### Exercise brief
A precise reproduction of every record below is needed, minus the pictures.
::: Data for this task :::
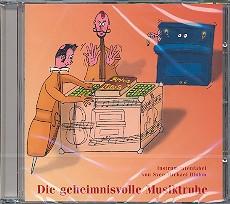 Bluhm, Sven-Michael: Die geheimnisvolle Musiktruhe CD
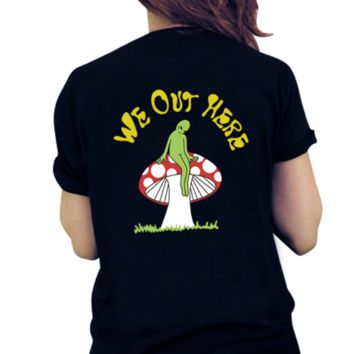 The New Aliens Mushrooms We Out Here Printed Short-sleeved T-shirt
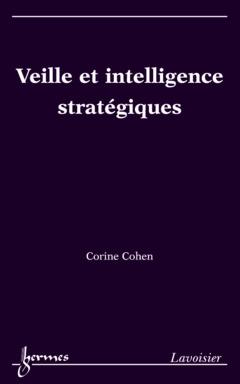 Couverture de l'ouvrage Veille et intelligence stratégiques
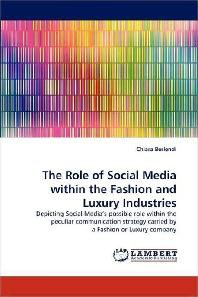 The Role of Social Media Within the Fashion and Luxury Industries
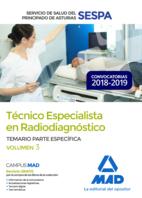 Técnico Especialista en Radiodiagnóstico del Servicio de Salud del Principado de Asturias (SESPA). Temario Parte Específica Volumen 3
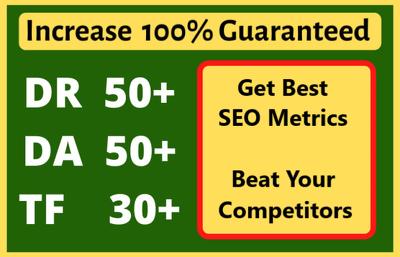 Make your Website's DA 50+ DR 50+ and TF 30+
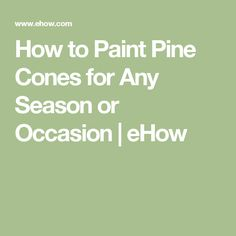 How to Paint Pine Cones for Any Season or Occasion | eHow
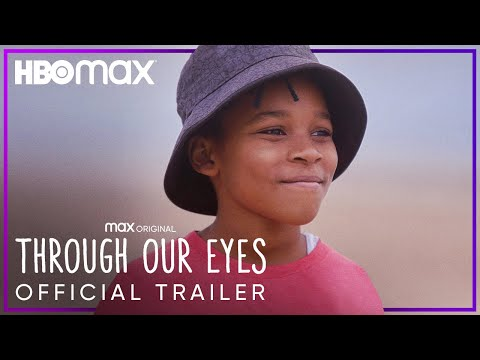 Through Our Eyes   Official Trailer   HBO Max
:::
### Exercise answer
 Bluhm, Sven-Michael: Die geheimnisvolle Musiktruhe CD
 The New Aliens Mushrooms We Out Here Printed Short-sleeved T-shirt
 Couverture de l'ouvrage Veille et intelligence stratégiques
 The Role of Social Media Within the Fashion and Luxury Industries
 Técnico Especialista en Radiodiagnóstico del Servicio de Salud del Principado de Asturias (SESPA). Temario Parte Específica Volumen 3
 Make your Website's DA 50+ DR 50+ and TF 30+
 How to Paint Pine Cones for Any Season or Occasion | eHow
 Through Our Eyes   Official Trailer   HBO Max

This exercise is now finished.